Lloyd Ross hit Tommy Gilchrist in the face twice on a terrace at Westminster on October 16.
The 24-year-old, who is still in a relationship with fellow parliamentary assistant Mr Gilchrist, has since resigned from his job, Westminster Magistrates’ Court heard.
Prosecutor Matthew Barrowcliffe said the couple were at a party when the conversation got heated, which resulted in Ross being violent towards his partner.
‘They had an argument so Mr Ross punched Mr Gilchrist twice in the face.
‘I understand the two are still in a relationship, in fact Mr Gilchrist hasn’t supported the prosecution in this case.’
District judge Richard Blake said Ross had immediately felt he made his employment untenable and ‘immediately resigned’.
Christina Josephides, defending, replied: ‘Mr Ross resigned, but also I have set out he certainly did send a lengthy email setting out his shame, regret and apologising for tainting his work environment in that way.’

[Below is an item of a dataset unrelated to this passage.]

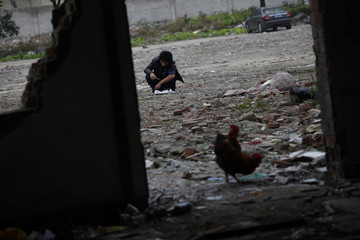 A man injects himself with a syringe at a demolished residential site near the Shanghai Railway Station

Mr Ross is said to still be in a relationship with Mr Gilchrist (pictured above) despite him punching him in the face
The court heard that Ross had at the time been under pressure because of a family situation.
Ms Josephides said: ‘The events in his personal life that had affected his family had undermined his faith and trust in people around him.’
‘Mr Ross accepts that he has made an awful, awful mistake and he has stained his otherwise impeccable record.
‘He very much feels that as a result of this incident he has essentially ruined all of the good work he has been building up.’
The incident happened at the House of Commons (pictured above) in October
Judge Blake told Ross: ‘People in relationships on occasion fall out, but on this occasion, you fell out and resorted to violence in a very public place, which was inevitably witnessed by others and inevitably it would bring to end your employment and the reputation you have established.’
‘You warned him you would hit him.
‘That caused the officer to become interested.
‘And then you punched him not once but twice,’ the magistrate added.
‘You brought, with those two punches, your career in the House of Commons to an end.’
Ross who lives in Southwark, denied but was convicted of assault by beating.